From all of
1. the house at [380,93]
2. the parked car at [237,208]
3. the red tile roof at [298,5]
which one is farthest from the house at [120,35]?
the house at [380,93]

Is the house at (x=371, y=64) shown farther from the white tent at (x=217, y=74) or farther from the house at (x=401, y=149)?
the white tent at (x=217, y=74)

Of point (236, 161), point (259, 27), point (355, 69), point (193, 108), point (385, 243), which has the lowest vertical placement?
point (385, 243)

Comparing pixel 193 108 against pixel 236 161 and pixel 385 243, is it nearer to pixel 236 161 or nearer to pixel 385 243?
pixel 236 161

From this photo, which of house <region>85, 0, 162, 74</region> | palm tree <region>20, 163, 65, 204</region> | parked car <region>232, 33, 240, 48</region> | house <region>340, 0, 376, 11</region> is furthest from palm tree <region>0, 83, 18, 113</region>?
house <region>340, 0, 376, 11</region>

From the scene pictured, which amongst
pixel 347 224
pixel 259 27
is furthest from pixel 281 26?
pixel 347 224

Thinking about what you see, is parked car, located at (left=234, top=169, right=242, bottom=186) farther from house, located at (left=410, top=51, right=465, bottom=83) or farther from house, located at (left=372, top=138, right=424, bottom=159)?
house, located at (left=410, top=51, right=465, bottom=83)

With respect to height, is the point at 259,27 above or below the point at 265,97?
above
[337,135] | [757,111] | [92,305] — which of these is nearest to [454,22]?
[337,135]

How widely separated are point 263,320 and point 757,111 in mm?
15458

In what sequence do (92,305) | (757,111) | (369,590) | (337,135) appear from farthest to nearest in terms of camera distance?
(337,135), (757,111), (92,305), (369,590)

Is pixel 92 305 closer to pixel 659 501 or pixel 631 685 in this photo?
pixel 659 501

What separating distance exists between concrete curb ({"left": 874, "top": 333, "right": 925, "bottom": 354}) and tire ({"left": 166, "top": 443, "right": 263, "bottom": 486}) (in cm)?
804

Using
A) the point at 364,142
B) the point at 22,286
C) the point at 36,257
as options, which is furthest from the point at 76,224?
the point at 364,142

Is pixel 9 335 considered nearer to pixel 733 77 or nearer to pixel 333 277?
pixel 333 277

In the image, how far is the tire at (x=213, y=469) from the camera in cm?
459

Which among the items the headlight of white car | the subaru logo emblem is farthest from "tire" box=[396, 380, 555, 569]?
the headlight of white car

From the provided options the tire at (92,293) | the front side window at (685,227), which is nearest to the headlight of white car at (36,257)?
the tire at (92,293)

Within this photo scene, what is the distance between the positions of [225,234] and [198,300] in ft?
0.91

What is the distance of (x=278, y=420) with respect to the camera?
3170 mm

*What the exercise asks*
Can you pull every item above out word for word, keeping each line as it stands?

*Response below*
From all of
1. the house at [380,93]
2. the parked car at [237,208]
3. the red tile roof at [298,5]
which one is farthest from the house at [120,35]?
the house at [380,93]

Is the house at (x=371, y=64) shown farther from the white tent at (x=217, y=74) or farther from the house at (x=401, y=149)?
the white tent at (x=217, y=74)

Of point (236, 161), point (259, 27), point (355, 69), point (193, 108), point (385, 243), which has the lowest vertical placement?
point (385, 243)

Comparing pixel 193 108 against pixel 236 161 and pixel 385 243, is it nearer to pixel 236 161 or nearer to pixel 385 243?
pixel 236 161

From this photo, which of house <region>85, 0, 162, 74</region> | palm tree <region>20, 163, 65, 204</region> | parked car <region>232, 33, 240, 48</region> | house <region>340, 0, 376, 11</region> is furthest from palm tree <region>0, 83, 18, 113</region>?
house <region>340, 0, 376, 11</region>

From the scene pictured, which amongst
pixel 347 224
pixel 259 27
is furthest from pixel 281 26?
pixel 347 224

Thinking about what you see, is parked car, located at (left=234, top=169, right=242, bottom=186) farther from house, located at (left=410, top=51, right=465, bottom=83) or farther from house, located at (left=372, top=138, right=424, bottom=159)?
house, located at (left=410, top=51, right=465, bottom=83)

With respect to height, is the point at 259,27 above or below the point at 265,97?
above
[337,135] | [757,111] | [92,305] — which of these is nearest to [454,22]?
[337,135]

How widely separated are point 263,320 and point 757,111 in mm?
15458

In what sequence do (92,305) | (757,111) | (369,590) | (337,135) appear from farthest to nearest in terms of camera distance?
(337,135), (757,111), (92,305), (369,590)

Is pixel 92 305 closer to pixel 659 501 or pixel 631 685 in this photo?
pixel 659 501

What separating distance exists between concrete curb ({"left": 874, "top": 333, "right": 925, "bottom": 354}) and tire ({"left": 166, "top": 443, "right": 263, "bottom": 486}) (in cm)?
804

Using
A) the point at 364,142
B) the point at 22,286
C) the point at 36,257
as options, which is furthest from the point at 76,224?
the point at 364,142

Is pixel 9 335 considered nearer to pixel 733 77 or nearer to pixel 333 277?
pixel 333 277

In the image, how far is the tire at (x=213, y=469) from the camera in cm?
459

Which among the items the headlight of white car | the subaru logo emblem is farthest from "tire" box=[396, 380, 555, 569]?
the headlight of white car

From the provided options the tire at (92,293) | the front side window at (685,227), which is nearest to the headlight of white car at (36,257)?
the tire at (92,293)

Within this photo scene, what is the distance between the positions of [225,234] and [198,300] in ft?
0.91

What is the distance of (x=278, y=420) with respect to the camera?
3170 mm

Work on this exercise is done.